RS: Yeah, I would say with Michele Bachmann, again, I agree with you. I think she’s a principled conservative. I can’t argue with that. I would say three differences. Number one is a matter of leadership. I mean, I’ve been able to lead and get conservative things accomplished. That’s really important. We need someone who has shown a track record of bringing people together to get conservative things done. Michele has fought a lot. She hasn’t won. And I won even when I was in the minority. I was able to get things done and actually transform the House by exposing corruption and getting things, you know, upsetting the apple cart when I was in the House of Representatives. Second would be experience. I can tell you, I was not ready to be president of the United States after serving four years in the House of Representatives. That’s just not enough time in the minority, where you really didn’t have that much of an impact on policy, when you really didn’t understand the work isn’t how things done if you don’t have the depth of experience that are necessary to be the commander in chief. She didn’t serve on any relevant committees having to do with national security until just recently. And she’s now running for president. So experience is a big one. Third is, and this goes with frankly all the candidates, but specifically with her, which is I’ve been able to attract votes, bipartisan support. She represents a very heavily Republican district in Minnesota, and struggled every time to be able to win just the Republicans to hold on, to be able to win that seat. I’ve won two heavily Democratic Congressional districts, two statewide elections in Pennsylvania, with heavy Democratic voter registration edges, and done so in many cases in not particularly good election years. So that’s a big contrast between us. And Rick Perry, the same way. You know, winning in Texas is not like winning in Pennsylvania. Winning a swing state is important. And I think you’re seeing that people are looking for someone that they can trust who’s going to be able to stand up in the debates against Barack Obama, be able to stand up under the media pressure, and be able to convincingly and articulately make the case, and do so in a way that inspires confidence. And I think Rick is a good man, and I like him a lot. But I think he’s just shown that key aspect of being able to communicate and drive that message is really not there at this point.
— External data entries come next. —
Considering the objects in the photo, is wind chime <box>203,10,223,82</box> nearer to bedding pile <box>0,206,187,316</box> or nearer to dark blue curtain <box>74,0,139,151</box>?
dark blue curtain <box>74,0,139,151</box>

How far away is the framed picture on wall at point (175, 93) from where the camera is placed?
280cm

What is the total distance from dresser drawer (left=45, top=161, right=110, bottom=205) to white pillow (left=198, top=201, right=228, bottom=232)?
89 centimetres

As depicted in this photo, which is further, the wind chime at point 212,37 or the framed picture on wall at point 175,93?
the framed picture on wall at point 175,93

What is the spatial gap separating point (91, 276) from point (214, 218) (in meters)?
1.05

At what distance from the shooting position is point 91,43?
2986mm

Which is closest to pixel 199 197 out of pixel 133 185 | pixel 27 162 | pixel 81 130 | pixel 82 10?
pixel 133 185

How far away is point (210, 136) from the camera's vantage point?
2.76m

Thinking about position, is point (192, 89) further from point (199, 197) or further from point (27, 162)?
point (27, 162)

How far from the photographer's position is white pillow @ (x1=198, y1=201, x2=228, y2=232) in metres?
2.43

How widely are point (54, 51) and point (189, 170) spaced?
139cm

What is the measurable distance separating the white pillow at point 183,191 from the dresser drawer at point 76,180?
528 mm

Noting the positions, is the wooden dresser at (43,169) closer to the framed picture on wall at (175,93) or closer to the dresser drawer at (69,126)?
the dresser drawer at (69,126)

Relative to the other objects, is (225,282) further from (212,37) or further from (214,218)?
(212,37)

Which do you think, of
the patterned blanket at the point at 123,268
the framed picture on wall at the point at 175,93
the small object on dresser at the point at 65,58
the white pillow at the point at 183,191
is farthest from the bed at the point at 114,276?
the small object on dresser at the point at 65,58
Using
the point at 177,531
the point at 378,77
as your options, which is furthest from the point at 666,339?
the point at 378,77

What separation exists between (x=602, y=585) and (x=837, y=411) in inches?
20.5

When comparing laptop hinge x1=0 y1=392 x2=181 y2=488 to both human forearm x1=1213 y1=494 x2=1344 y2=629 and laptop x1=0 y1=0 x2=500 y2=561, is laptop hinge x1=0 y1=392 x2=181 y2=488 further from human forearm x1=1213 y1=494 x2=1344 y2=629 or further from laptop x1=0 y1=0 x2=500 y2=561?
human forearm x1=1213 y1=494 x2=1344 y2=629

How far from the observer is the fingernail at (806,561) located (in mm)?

HH: Now I want to go back to the frontrunner, Newt, and ask you specifically about Freddie Mac. You were a part of Washington. You could have signed one of those deals. Did you take any money from Freddie Mack, Rick Santorum?

RS: No, I didn’t, and I wouldn’t. The only person, the only company I ended up doing some work with after I left, and I did some strategic consulting with, I went to them, because I wanted to help them, because they were the ones out there fighting global warming. And it was a coal company in my hometown of Western Pennsylvania, Consol Energy. And I wanted to say look, I want to help you because you guys are on the front line out there, and I want to be part of this fight. I mean, this is sort of my little heritage. My grandfather was a coal miner, and coal is in my blood and in my history. And I know that cap and trade would be the end of the towns that I helped grow up in, and the people that I knew. And so I did it out of a passion for what I believe in, not for cashing in on where enormous amounts of money…I can tell you, because I was in the Senate at the time, and I was on the Banking Committee, and I was one of the guys who stood up and fought Freddie and Fannie, and pushed for more regulation.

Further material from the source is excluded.